Items from a data source:
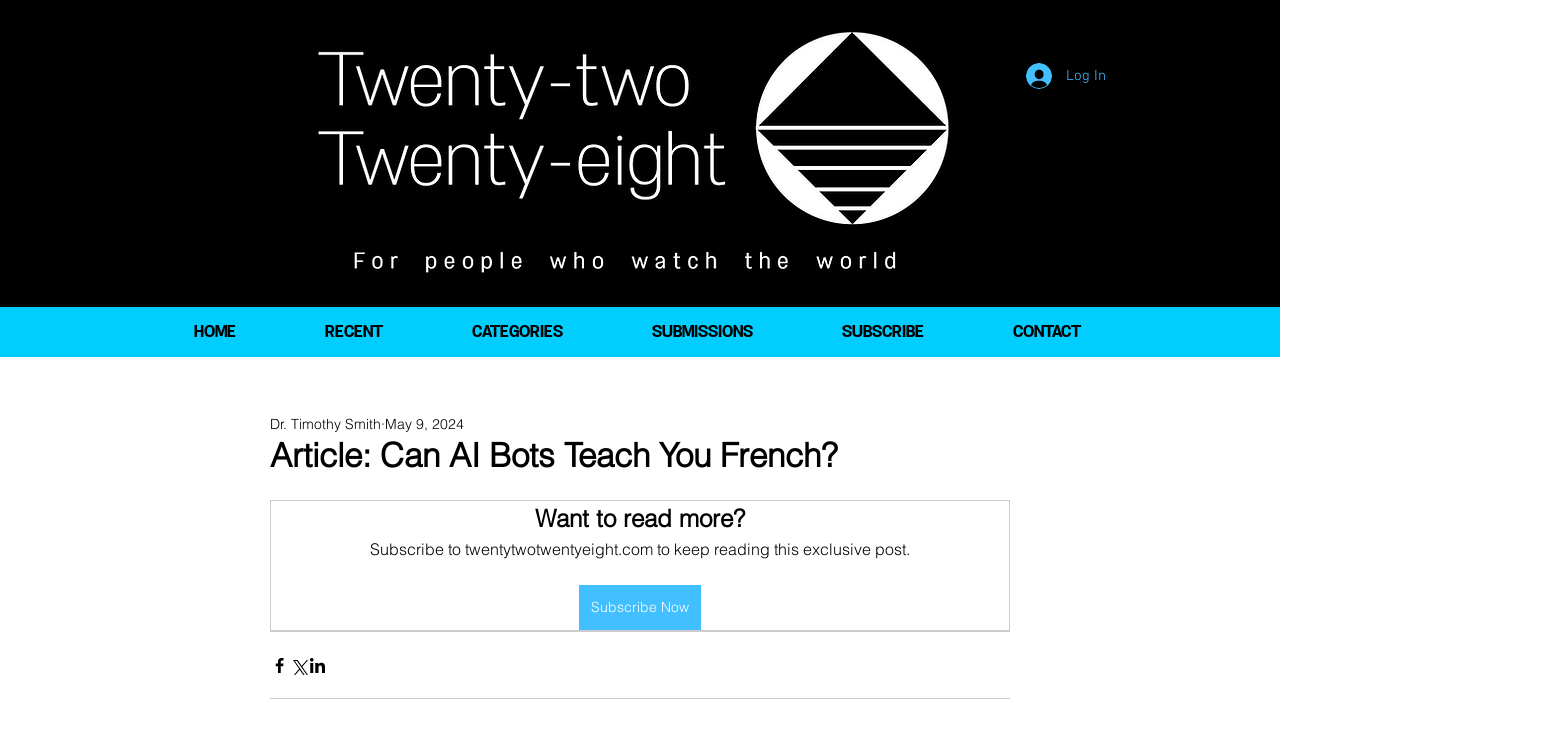

--- FILE ---
content_type: text/html; charset=utf-8
request_url: https://www.google.com/recaptcha/api2/aframe
body_size: 250
content:
<!DOCTYPE HTML><html><head><meta http-equiv="content-type" content="text/html; charset=UTF-8"></head><body><script nonce="C7hWzw2D83-87ixMtYeQBw">/** Anti-fraud and anti-abuse applications only. See google.com/recaptcha */ try{var clients={'sodar':'https://pagead2.googlesyndication.com/pagead/sodar?'};window.addEventListener("message",function(a){try{if(a.source===window.parent){var b=JSON.parse(a.data);var c=clients[b['id']];if(c){var d=document.createElement('img');d.src=c+b['params']+'&rc='+(localStorage.getItem("rc::a")?sessionStorage.getItem("rc::b"):"");window.document.body.appendChild(d);sessionStorage.setItem("rc::e",parseInt(sessionStorage.getItem("rc::e")||0)+1);localStorage.setItem("rc::h",'1768490144641');}}}catch(b){}});window.parent.postMessage("_grecaptcha_ready", "*");}catch(b){}</script></body></html>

Exercise prompt: Each line above should be written out again exactly, without any image.

Result for this exercise:
--- FILE ---
content_type: text/html; charset=utf-8
request_url: https://www.google.com/recaptcha/api2/aframe
body_size: 250
content:
<!DOCTYPE HTML><html><head><meta http-equiv="content-type" content="text/html; charset=UTF-8"></head><body><script nonce="C7hWzw2D83-87ixMtYeQBw">/** Anti-fraud and anti-abuse applications only. See google.com/recaptcha */ try{var clients={'sodar':'https://pagead2.googlesyndication.com/pagead/sodar?'};window.addEventListener("message",function(a){try{if(a.source===window.parent){var b=JSON.parse(a.data);var c=clients[b['id']];if(c){var d=document.createElement('img');d.src=c+b['params']+'&rc='+(localStorage.getItem("rc::a")?sessionStorage.getItem("rc::b"):"");window.document.body.appendChild(d);sessionStorage.setItem("rc::e",parseInt(sessionStorage.getItem("rc::e")||0)+1);localStorage.setItem("rc::h",'1768490144641');}}}catch(b){}});window.parent.postMessage("_grecaptcha_ready", "*");}catch(b){}</script></body></html>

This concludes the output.